Le RN en ordre de bataille pour 2026, dans l’ombre de 2027

Marine Le Pen et Jordan Bardella veulent faire de 2026 une année de conquête pour le RN, en particulier aux municipales. Ils y voient une étape clé pour préparer la présidentielle de 2027 et «enraciner» le parti dans les territoires. Malgré un contexte politique et judiciaire tendu, les dirigeants affichent unité et confiance.

Marine Le Pen et Jordan Bardella ont présenté 2026 comme une année décisive pour le Rassemblement national, qu’ils veulent placer sous le signe de la « conquête », en particulier à l’occasion des élections municipales de mars.
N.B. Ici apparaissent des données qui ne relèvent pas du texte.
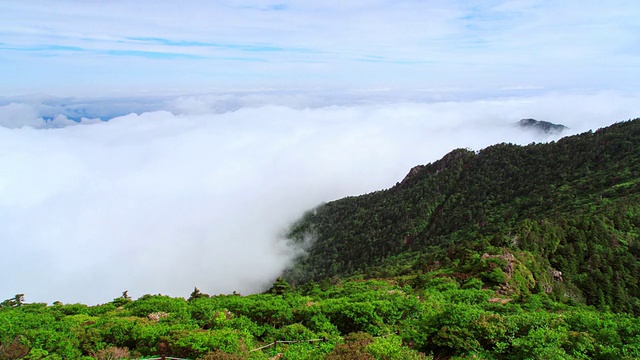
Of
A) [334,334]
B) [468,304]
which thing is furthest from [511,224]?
[334,334]

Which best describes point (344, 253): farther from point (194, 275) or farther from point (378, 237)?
point (194, 275)

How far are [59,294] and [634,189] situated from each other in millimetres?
209434

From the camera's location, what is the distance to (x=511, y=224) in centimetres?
6544

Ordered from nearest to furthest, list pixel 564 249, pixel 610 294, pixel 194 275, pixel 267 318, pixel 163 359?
pixel 163 359 < pixel 267 318 < pixel 610 294 < pixel 564 249 < pixel 194 275

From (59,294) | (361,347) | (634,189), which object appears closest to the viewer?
(361,347)

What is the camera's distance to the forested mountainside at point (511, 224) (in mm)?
38875

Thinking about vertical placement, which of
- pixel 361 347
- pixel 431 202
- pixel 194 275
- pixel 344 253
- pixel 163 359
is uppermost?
pixel 361 347

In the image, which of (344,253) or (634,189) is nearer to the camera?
(634,189)

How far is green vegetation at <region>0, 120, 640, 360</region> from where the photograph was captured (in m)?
18.0

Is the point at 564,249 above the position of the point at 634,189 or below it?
below

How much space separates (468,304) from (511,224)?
4542cm

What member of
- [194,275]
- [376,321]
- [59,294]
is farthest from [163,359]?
[59,294]

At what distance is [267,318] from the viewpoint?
A: 26.9 m

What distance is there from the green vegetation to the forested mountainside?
239 millimetres
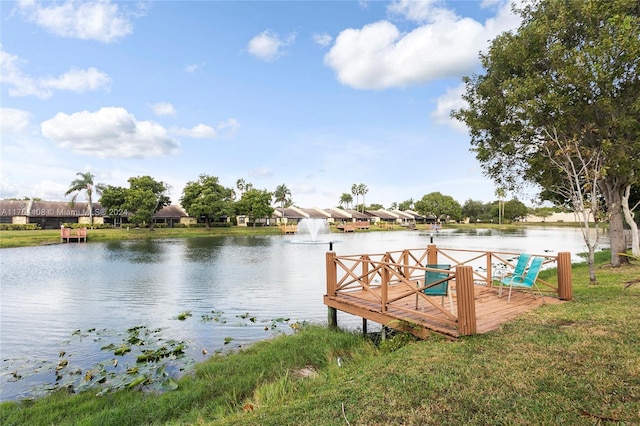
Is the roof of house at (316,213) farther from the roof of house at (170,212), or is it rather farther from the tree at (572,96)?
the tree at (572,96)

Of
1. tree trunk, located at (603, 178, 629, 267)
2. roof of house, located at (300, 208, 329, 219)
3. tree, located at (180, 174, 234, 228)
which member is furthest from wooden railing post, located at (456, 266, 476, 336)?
roof of house, located at (300, 208, 329, 219)

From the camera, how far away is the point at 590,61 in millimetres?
11141

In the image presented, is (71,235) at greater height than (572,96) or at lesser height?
lesser

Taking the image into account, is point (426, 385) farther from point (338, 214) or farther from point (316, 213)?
point (338, 214)

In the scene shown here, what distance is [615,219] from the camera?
13445 millimetres

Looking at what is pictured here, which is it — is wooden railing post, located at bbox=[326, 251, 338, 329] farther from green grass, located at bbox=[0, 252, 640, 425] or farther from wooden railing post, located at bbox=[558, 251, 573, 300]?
wooden railing post, located at bbox=[558, 251, 573, 300]

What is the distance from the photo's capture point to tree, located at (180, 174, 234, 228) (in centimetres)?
5434

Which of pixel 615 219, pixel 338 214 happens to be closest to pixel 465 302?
pixel 615 219

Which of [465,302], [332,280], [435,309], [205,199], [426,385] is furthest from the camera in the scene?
[205,199]

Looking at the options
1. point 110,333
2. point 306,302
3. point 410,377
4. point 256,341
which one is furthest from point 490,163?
point 110,333

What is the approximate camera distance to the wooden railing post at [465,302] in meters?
5.69

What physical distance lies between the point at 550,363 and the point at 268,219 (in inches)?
2831

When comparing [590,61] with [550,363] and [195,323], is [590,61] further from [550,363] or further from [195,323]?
[195,323]

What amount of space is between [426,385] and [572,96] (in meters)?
12.2
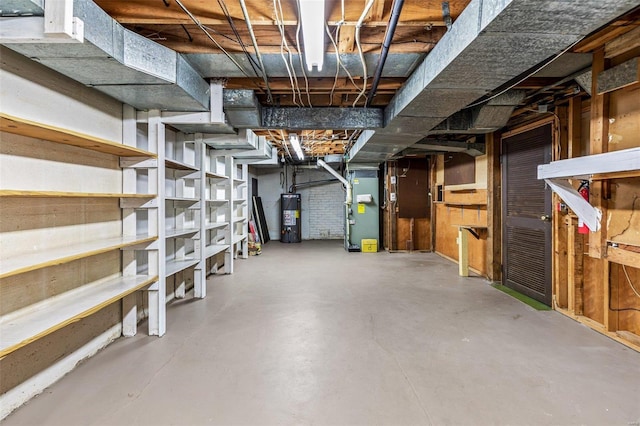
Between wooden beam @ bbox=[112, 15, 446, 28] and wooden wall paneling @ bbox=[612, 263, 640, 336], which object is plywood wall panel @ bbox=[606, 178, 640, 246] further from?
wooden beam @ bbox=[112, 15, 446, 28]

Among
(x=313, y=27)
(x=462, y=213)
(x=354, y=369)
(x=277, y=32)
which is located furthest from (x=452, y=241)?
(x=313, y=27)

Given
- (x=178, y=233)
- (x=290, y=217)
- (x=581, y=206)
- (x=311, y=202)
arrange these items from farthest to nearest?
(x=311, y=202) → (x=290, y=217) → (x=178, y=233) → (x=581, y=206)

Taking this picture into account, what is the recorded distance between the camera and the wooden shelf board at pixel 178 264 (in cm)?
296

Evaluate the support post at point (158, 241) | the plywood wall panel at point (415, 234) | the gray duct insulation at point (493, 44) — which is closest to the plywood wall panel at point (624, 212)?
the gray duct insulation at point (493, 44)

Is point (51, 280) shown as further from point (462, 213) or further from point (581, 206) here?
point (462, 213)

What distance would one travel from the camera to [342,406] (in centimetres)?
171

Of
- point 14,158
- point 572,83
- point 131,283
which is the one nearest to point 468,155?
point 572,83

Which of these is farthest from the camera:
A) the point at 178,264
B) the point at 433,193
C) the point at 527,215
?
the point at 433,193

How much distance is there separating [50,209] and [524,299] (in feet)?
14.6

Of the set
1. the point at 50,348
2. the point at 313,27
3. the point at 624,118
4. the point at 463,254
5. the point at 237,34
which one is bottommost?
the point at 50,348

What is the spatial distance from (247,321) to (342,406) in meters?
1.47

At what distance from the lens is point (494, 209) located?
13.9 feet

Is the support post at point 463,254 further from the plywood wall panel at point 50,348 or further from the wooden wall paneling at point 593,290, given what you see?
the plywood wall panel at point 50,348

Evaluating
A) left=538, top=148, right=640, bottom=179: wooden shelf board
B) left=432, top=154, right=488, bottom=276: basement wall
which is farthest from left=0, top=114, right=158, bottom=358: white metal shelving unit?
left=432, top=154, right=488, bottom=276: basement wall
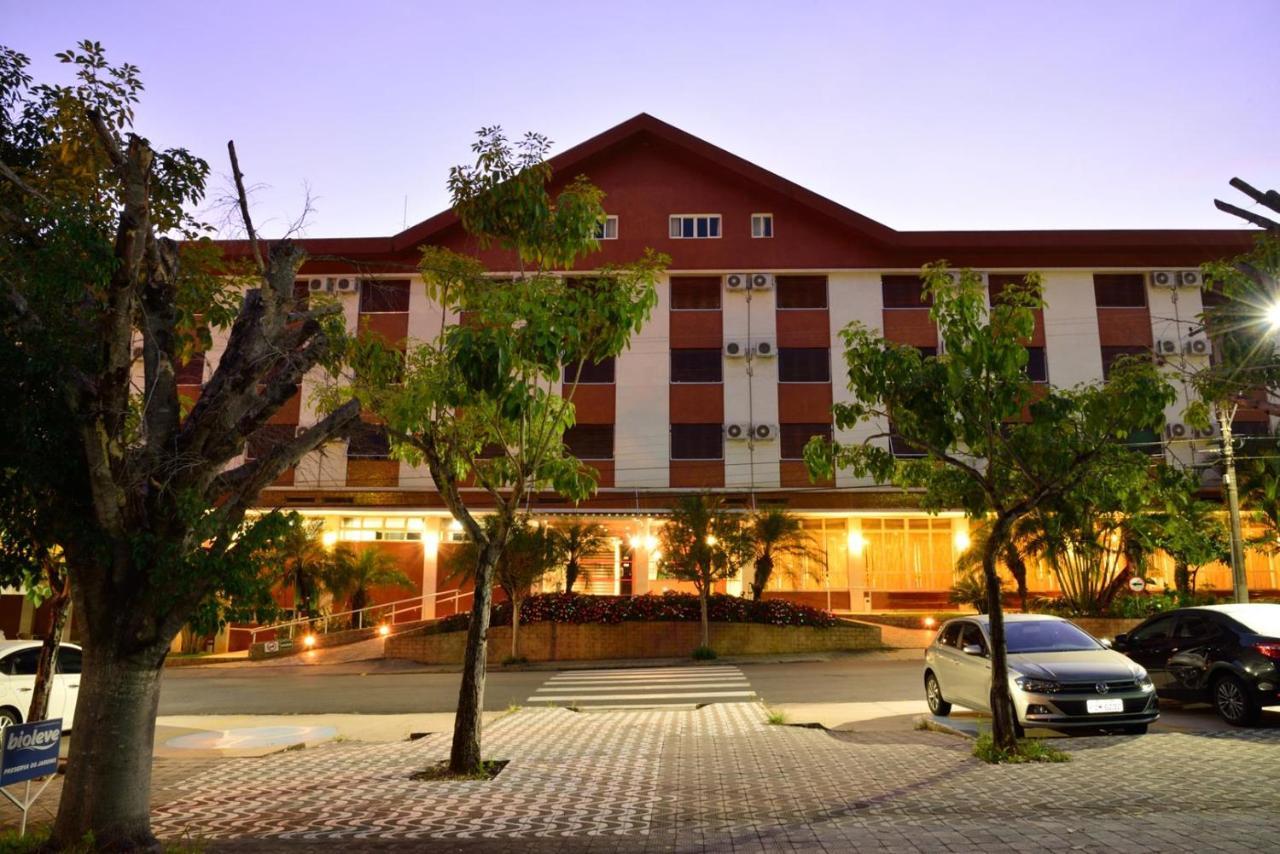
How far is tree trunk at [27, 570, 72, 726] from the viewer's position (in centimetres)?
996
Dans leurs vidéos de vœux diffusées sur les réseaux sociaux, les deux dirigeants affichent leur volonté de préparer ce qu’ils appellent la « grande alternance » de 2027, estimant que le « basculement » politique est désormais « à portée de vote ». Une manière aussi de tourner la page d’une année 2025 jugée décevante par Marine Le Pen, qui déplore n’avoir pas réussi à mettre fin à ce qu’elle qualifie de « confiscation institutionnelle du pays ».

Vers une candidature de Bardella ?

Tous deux dressent un constat sévère du paysage politique actuel. Jordan Bardella évoque un « système à bout de souffle », soutenu selon lui par une « coalition de survie » à l’Assemblée nationale, tandis que Marine Le Pen critique l’incapacité des institutions à répondre aux attentes populaires. Malgré ces attaques, ni l’une ni l’autre n’évoquent explicitement une censure du gouvernement ni une dissolution de l’Assemblée, pourtant réclamées depuis des mois par le parti, préférant se projeter dans une stratégie de long terme.

Au cœur de cette feuille de route figure l’échéance municipale des 15 et 22 mars 2026. Présentées comme un « retour au peuple », ces élections doivent permettre au RN de consolider son implantation locale. Marine Le Pen appelle ses électeurs à se mobiliser massivement afin de « s’exprimer dans les urnes avec force et détermination », en attendant la présidentielle. Pour Jordan Bardella, l’enjeu est d’« enraciner les idées » du parti dans les territoires, afin d’aborder 2027 avec une crédibilité et une assise inédites.

Cette stratégie intervient toutefois dans un contexte personnel et judiciaire sensible pour Marine Le Pen, qui attend son procès en appel début 2026. La dirigeante assure néanmoins que le parti ne fléchira pas, quels que soient les « attaques » ou « mauvais procédés » auxquels il devra faire face. En affichant unité et détermination, le RN entend faire de 2026 un tremplin vers l’Élysée, convaincu que le moment politique lui est favorable.